Saturday, June 18, 2005

The ditch

There are only the sounds of night, the revolutions of a wheel slowing and the ineluctable matter of the stars.

What no-one has ever thought to ask me is this: Why? Though I couldn’t tell them if they did. In all honesty I am unsure myself as to why.

There is water in my ear. There is a growl from the road to Southport. Lorry. The slighter percussion of minicabs heading out. If I’m still here in four hours I’ll hear them coming back.

I think my leg is broken.

Right, think. Left past the clocktower and then it was down the slight hill towards the park, knees bent, arms wide, and then a wide sweep through it past motionless giant toys. The skeletons of toys. At this time of night merely the idea of toys, sorely lacking life. So much easier now there are the long stretches of tarmac, like arms hugging the park. Time was this was out of bounds to me, my wheels would get bogged down and I’d come to a halt, bogged down, immobile under the moon, the worst fate of all, immobility.

And now I think I have broken my leg.

Yes it was a wide and joyful circuit of the park and then out onto Southport Road to dart beneath the bright lights of the petrol station and frighten the man behind the counter. Strange pinch faced man, haunted by night and loneliness. Dispenser of fags and sweets. Someone should write a story about him. And then left, back up Aughton Street and then what? What came next?

I could tell them why I started. How when my knees went and the weight began to pile on I panicked, and took the step that has come to define me. I could tell them that. I can’t lift weights any more, I can’t run marathons any more, I can’t play football any more. My joints are shot. My hair is grey.

Maybe I haven’t broken it, it doesn’t hurt that much. I’ll try to move, but first I need to know.

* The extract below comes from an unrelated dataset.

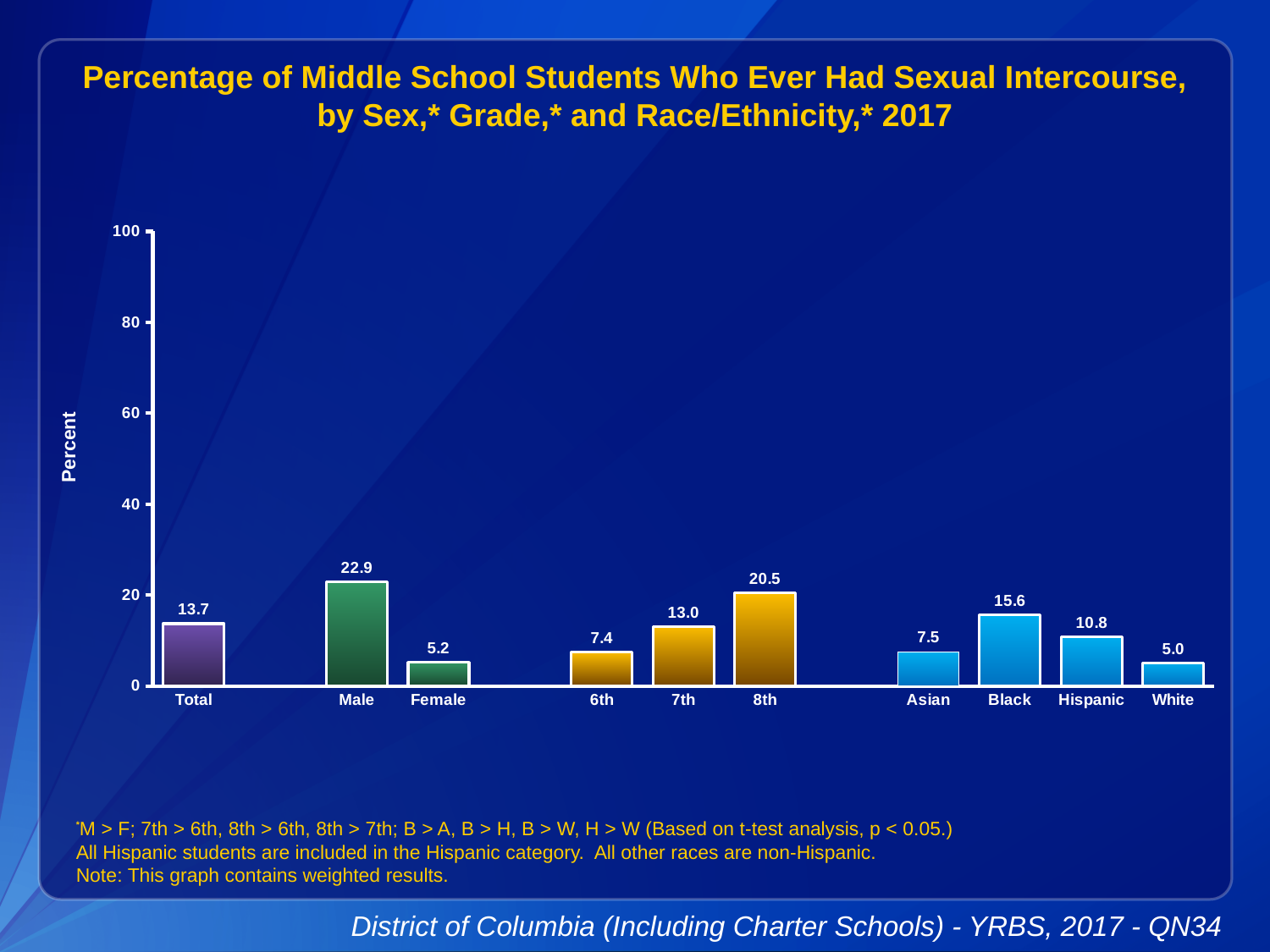
Is the value for 7th grade greater or less than 20? less What kind of chart is this? bar chart How many categories are shown on the x axis? 10 What is the difference between the 8th grade and 6th grade values? 13.1 What is the value for 8th grade? 20.5 Which is larger, the value for Black or the value for Hispanic? Black What is the difference between the Male and Female values? 17.7 What is the value for Total? 13.7 What is the value for Male? 22.9 What is the value for Hispanic students? 10.8 Which category has the highest value? Male Which category has the lowest value? White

A car. A car full of young men. Shouting. Shouting and music. There was a car, and now there is this water and mud. There was a car and I knew it was there from the music, the incessant muffled thud of bass getting louder and louder and as to why I continue, I don’t know, a number of reasons. Often when I’m out the town is mine and mine alone. Each paving slab laid purely as a tribute to me, each kerb designed with me in mind. The council have a committee who meet every second Thursday in a chamber in the depths of their offices, with tan carpets and whiteboards and flipcharts and sandwiches (egg mayonnaise, or tuna mayonnaise) to calibrate the streets for me, for when I skate, for reasons I don’t rightly know.

A ditch, I’m in a ditch, that’s it. Mud plus water plus cold plus awkward shape for lying in equals ditch. I’m in a ditch because for some reason each and every night I skate all over the town, from the northern woods to the wasteland estates of the west. Your guess is as good as mine.

Yes, it is broken.

There will be sirens eventually, I hope.

But for the time being there is only night, and the ineluctable matter of the stars.